Gather and copy every line of the items below that contains the string "steel". Case matters, so uppercase and lowercase letters do not match each other.

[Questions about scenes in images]
____________

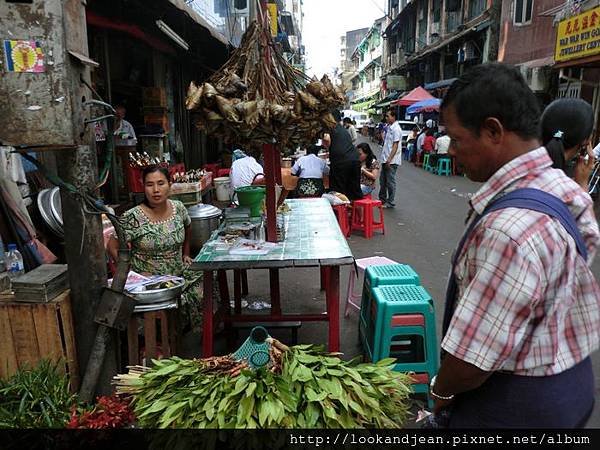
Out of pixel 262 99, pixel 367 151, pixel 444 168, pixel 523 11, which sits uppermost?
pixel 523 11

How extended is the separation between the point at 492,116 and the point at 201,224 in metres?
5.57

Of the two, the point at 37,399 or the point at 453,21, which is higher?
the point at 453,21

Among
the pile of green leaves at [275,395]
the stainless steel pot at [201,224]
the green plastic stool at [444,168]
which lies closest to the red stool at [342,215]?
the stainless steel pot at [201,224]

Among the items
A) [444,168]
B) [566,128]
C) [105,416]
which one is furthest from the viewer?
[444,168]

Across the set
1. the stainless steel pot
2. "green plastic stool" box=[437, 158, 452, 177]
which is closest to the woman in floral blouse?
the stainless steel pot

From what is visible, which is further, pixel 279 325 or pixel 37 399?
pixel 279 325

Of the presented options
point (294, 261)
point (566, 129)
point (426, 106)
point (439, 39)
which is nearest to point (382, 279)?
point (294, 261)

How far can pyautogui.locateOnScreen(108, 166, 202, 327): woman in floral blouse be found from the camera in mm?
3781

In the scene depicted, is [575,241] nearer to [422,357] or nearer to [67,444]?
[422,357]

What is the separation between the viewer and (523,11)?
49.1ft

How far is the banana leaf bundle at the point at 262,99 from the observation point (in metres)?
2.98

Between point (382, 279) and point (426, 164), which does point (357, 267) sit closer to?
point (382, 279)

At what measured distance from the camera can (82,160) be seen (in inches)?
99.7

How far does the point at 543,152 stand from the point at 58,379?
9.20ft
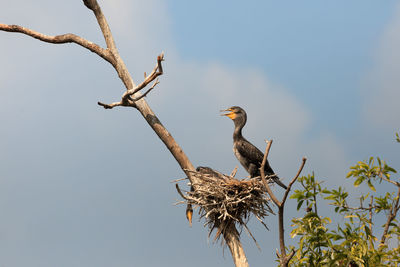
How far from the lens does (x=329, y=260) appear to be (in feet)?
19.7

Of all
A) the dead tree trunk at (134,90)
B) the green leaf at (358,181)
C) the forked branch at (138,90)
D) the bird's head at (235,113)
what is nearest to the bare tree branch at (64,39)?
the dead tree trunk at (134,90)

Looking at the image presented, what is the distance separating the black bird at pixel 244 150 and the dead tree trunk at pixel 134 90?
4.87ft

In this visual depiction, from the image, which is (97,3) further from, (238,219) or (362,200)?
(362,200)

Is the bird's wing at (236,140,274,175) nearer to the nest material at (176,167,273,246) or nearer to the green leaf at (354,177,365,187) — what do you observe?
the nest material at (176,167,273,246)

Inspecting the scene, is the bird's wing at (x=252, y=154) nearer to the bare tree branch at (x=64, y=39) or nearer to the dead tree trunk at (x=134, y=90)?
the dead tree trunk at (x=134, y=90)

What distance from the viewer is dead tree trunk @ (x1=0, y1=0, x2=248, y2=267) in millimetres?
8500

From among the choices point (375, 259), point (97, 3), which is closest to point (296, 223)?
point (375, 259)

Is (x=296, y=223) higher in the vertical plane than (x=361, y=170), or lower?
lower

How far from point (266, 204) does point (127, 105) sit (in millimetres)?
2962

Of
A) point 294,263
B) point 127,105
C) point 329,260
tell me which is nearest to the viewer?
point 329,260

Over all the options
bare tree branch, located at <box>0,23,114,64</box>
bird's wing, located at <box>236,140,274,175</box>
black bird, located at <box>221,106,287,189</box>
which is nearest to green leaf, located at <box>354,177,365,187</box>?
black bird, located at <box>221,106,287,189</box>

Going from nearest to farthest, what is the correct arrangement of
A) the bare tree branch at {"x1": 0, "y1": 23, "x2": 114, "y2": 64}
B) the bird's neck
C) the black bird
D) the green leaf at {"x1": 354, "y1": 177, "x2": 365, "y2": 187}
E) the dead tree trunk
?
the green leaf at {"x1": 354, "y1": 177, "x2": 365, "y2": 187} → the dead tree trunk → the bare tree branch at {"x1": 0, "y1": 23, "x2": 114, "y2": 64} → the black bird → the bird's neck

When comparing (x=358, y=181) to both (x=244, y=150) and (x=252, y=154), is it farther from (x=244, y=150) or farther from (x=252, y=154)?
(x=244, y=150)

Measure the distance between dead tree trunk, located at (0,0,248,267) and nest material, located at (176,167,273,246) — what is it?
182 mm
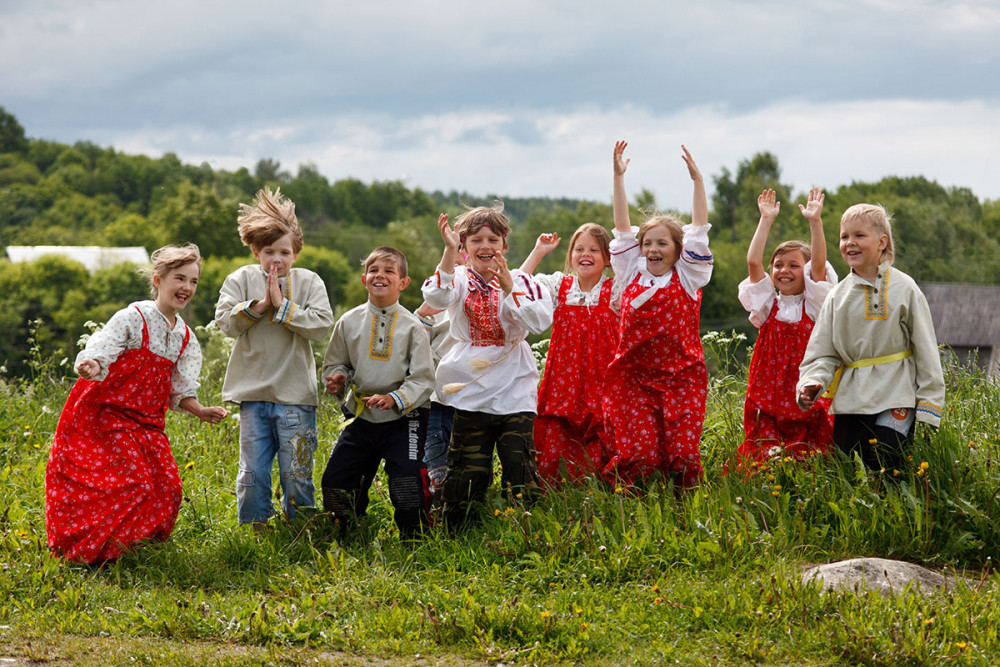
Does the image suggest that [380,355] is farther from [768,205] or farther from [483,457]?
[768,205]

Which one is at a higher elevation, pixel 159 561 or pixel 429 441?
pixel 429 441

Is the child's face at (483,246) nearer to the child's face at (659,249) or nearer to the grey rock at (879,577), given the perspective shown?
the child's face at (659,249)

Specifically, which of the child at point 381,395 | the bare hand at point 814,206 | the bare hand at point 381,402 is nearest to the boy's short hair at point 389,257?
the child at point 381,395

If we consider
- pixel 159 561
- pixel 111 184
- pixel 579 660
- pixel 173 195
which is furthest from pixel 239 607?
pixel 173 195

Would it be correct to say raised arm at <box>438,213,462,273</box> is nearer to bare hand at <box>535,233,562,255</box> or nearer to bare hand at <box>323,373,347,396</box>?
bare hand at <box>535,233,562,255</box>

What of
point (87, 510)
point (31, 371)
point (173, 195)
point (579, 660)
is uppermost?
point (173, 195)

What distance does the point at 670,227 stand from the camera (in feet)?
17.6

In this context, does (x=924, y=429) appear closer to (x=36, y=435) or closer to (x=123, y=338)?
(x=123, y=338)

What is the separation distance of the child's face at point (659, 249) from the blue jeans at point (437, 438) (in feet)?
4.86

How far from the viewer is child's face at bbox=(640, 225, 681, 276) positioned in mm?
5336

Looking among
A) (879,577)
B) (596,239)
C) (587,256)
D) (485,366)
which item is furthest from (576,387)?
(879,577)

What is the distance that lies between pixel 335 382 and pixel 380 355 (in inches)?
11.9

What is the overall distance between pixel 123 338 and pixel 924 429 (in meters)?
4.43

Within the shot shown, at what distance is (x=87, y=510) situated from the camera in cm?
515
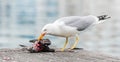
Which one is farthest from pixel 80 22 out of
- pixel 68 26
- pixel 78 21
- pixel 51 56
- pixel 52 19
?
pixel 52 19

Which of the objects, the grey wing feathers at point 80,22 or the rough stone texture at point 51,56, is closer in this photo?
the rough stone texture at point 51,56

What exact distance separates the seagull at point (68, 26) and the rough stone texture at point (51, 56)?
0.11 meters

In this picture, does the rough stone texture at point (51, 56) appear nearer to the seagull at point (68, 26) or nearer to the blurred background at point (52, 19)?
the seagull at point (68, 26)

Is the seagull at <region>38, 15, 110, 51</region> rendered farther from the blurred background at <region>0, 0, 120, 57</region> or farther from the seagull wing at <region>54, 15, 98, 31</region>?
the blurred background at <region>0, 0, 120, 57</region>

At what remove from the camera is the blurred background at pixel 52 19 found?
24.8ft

____________

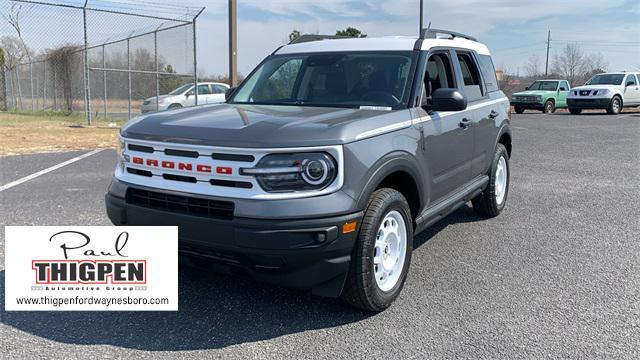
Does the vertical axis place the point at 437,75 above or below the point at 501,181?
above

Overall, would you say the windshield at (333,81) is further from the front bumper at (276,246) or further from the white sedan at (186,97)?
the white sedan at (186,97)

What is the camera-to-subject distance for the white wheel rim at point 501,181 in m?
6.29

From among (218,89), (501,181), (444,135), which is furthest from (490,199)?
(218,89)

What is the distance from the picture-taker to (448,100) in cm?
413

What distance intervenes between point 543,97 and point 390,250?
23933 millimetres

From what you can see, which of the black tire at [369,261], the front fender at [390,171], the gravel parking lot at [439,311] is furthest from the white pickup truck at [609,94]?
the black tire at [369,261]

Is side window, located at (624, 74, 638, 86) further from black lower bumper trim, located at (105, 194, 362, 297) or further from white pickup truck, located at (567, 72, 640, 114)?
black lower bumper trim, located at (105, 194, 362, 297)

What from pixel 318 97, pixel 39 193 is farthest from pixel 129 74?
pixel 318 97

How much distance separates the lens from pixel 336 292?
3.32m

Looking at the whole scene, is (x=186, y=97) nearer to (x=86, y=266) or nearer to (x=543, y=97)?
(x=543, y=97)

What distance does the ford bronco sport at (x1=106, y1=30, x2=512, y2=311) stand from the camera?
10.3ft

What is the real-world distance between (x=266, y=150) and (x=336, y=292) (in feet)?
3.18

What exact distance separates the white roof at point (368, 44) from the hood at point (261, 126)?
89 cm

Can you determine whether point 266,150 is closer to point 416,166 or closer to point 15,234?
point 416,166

____________

The solution:
the stainless steel pot at [201,224]
the stainless steel pot at [201,224]
1. the stainless steel pot
the stainless steel pot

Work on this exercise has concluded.